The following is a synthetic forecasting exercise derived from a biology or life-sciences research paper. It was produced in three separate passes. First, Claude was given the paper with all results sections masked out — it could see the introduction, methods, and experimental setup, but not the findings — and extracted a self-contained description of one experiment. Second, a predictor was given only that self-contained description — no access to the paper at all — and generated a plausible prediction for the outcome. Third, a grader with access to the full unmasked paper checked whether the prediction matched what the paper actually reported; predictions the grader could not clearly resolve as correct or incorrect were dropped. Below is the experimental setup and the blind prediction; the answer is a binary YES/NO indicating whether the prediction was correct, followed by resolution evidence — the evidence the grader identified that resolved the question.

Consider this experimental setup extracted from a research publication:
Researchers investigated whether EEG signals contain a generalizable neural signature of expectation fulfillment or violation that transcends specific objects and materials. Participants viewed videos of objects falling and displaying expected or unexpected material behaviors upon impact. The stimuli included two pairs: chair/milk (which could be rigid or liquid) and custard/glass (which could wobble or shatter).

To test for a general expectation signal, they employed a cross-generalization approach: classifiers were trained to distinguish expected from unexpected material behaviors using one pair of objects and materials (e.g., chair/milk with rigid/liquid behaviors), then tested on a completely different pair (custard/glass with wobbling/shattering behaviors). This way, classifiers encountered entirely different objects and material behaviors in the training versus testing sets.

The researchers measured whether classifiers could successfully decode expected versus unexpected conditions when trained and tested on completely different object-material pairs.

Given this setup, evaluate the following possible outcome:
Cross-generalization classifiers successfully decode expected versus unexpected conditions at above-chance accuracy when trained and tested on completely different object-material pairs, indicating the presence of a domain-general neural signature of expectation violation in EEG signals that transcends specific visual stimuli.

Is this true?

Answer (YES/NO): YES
▬▬▬
> **YOUR ASSIGNMENT**
Output the entries above in their entirety, exactly as written.

> **SOLUTION TO THIS TASK**
The following is a synthetic forecasting exercise derived from a biology or life-sciences research paper. It was produced in three separate passes. First, Claude was given the paper with all results sections masked out — it could see the introduction, methods, and experimental setup, but not the findings — and extracted a self-contained description of one experiment. Second, a predictor was given only that self-contained description — no access to the paper at all — and generated a plausible prediction for the outcome. Third, a grader with access to the full unmasked paper checked whether the prediction matched what the paper actually reported; predictions the grader could not clearly resolve as correct or incorrect were dropped. Below is the experimental setup and the blind prediction; the answer is a binary YES/NO indicating whether the prediction was correct, followed by resolution evidence — the evidence the grader identified that resolved the question.

Consider this experimental setup extracted from a research publication:
Researchers investigated whether EEG signals contain a generalizable neural signature of expectation fulfillment or violation that transcends specific objects and materials. Participants viewed videos of objects falling and displaying expected or unexpected material behaviors upon impact. The stimuli included two pairs: chair/milk (which could be rigid or liquid) and custard/glass (which could wobble or shatter).

To test for a general expectation signal, they employed a cross-generalization approach: classifiers were trained to distinguish expected from unexpected material behaviors using one pair of objects and materials (e.g., chair/milk with rigid/liquid behaviors), then tested on a completely different pair (custard/glass with wobbling/shattering behaviors). This way, classifiers encountered entirely different objects and material behaviors in the training versus testing sets.

The researchers measured whether classifiers could successfully decode expected versus unexpected conditions when trained and tested on completely different object-material pairs.

Given this setup, evaluate the following possible outcome:
Cross-generalization classifiers successfully decode expected versus unexpected conditions at above-chance accuracy when trained and tested on completely different object-material pairs, indicating the presence of a domain-general neural signature of expectation violation in EEG signals that transcends specific visual stimuli.

Is this true?

Answer (YES/NO): YES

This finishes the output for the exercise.